▶ [Tekstfragment]
De volgende ochtend is veelbelovend: én er is een plekje vrijgekomen met stroom voor vanavond én het zonnetje piept tussen de wolken door. We trekken onze bergschoenen aan en gaan op pad voor een prachtige gevarieerde wandeling door een klein gedeelte van het nationale park. We kiezen een klim en klauterroute uit en op een gegeven moment hangen we gevieren (Hidde zit tot zijn grote spijt in de rugzak) aan kabels om onder andere op deze manier de 400 meter hoogteverschil te overbruggen naar een uitzichtpunt dat over een groot deel van het park uitkijkt.
Op de terugweg worden we getrakteerd op een viertal wombats die daar rustig aan het grazen zijn. De tocht komt met stip binnen in de top drie van wandelingen tot nu toe. Na dik negen kilometer is iedereen rozig van de vermoeidheid en het kopje koffie met lekkers smaakt uitstekend.









 

14 november trekken we verder naar het westen om in Strahan aan te komen. Volgens de gids "een van de mooiste en liefelijkste dorpjes van Tasmanië", volgens ons vooral een groepje huizen rond een grote baai waar dure tickets voor boottochten, vliegtochten e.d. verkocht worden. De lunch is er echter voortreffelijk en de dame van de plaatselijke VVV wijst ons op een supercamping op een landtong aan het strand. De temperatuur is hier aan de kust een stuk gematigder en de marshmellows kunnen weer aan de stok worden geregen. 's Nachts verandert het weer en valt de regen weer met bakken uit de hemel. We merken voor de tweede keer dat ook deze camper niet vlekkeloos is want op een drietal plaatsen komt de regen naar binnenzetten, onder andere bij het raampje van Rein. Gelukkig ligt hij op dat moment al lekker naast mama ("Ik kan niet slapen van de regen, papa")...

▶ [Opdracht 1] Typ alsjeblieft woord voor woord over wat in het tekstfragment over de reis door Tasmanië staat, van "De volgende ochtend" helemaal tot en met "het park uitkijkt.".

▶ [Aangeleverde gegevens]
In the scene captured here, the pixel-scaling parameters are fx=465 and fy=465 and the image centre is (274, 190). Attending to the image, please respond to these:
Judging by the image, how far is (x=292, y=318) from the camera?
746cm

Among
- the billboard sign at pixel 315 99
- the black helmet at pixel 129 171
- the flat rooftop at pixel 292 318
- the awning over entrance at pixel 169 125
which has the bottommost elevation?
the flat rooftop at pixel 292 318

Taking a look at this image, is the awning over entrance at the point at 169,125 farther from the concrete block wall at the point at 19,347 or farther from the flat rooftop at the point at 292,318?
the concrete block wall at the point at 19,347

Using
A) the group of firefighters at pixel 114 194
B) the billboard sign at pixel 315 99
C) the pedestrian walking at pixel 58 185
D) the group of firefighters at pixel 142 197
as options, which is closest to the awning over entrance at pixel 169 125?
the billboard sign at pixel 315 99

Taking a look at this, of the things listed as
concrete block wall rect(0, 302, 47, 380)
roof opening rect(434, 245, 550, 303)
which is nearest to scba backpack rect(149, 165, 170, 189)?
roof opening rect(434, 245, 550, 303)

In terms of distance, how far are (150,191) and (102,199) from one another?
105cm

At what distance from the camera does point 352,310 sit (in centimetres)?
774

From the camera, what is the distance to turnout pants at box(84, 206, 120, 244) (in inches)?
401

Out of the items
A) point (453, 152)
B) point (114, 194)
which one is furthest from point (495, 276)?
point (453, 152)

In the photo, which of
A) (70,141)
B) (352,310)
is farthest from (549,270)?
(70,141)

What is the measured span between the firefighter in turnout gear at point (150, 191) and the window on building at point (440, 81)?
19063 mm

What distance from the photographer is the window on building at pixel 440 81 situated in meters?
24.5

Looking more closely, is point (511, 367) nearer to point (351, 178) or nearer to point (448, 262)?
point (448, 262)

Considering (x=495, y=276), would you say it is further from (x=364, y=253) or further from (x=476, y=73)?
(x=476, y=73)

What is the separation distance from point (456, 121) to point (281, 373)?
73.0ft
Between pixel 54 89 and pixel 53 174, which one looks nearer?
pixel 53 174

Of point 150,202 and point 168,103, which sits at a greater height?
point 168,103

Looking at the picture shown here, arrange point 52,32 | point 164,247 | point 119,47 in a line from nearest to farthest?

▶ [Opdracht 2] Herhaal letterlijk alles in de lijst, van de regel met "Considering (x=495, y=276), would" tot en met het einde van die lijst.

▶ [Antwoord 1]
De volgende ochtend is veelbelovend: én er is een plekje vrijgekomen met stroom voor vanavond én het zonnetje piept tussen de wolken door. We trekken onze bergschoenen aan en gaan op pad voor een prachtige gevarieerde wandeling door een klein gedeelte van het nationale park. We kiezen een klim en klauterroute uit en op een gegeven moment hangen we gevieren (Hidde zit tot zijn grote spijt in de rugzak) aan kabels om onder andere op deze manier de 400 meter hoogteverschil te overbruggen naar een uitzichtpunt dat over een groot deel van het park uitkijkt.

▶ [Antwoord 2]
Considering (x=495, y=276), would you say it is further from (x=364, y=253) or further from (x=476, y=73)?
(x=476, y=73)

What is the separation distance from point (456, 121) to point (281, 373)?
73.0ft
Between pixel 54 89 and pixel 53 174, which one looks nearer?
pixel 53 174

Of point 150,202 and point 168,103, which sits at a greater height?
point 168,103

Looking at the picture shown here, arrange point 52,32 | point 164,247 | point 119,47 in a line from nearest to farthest?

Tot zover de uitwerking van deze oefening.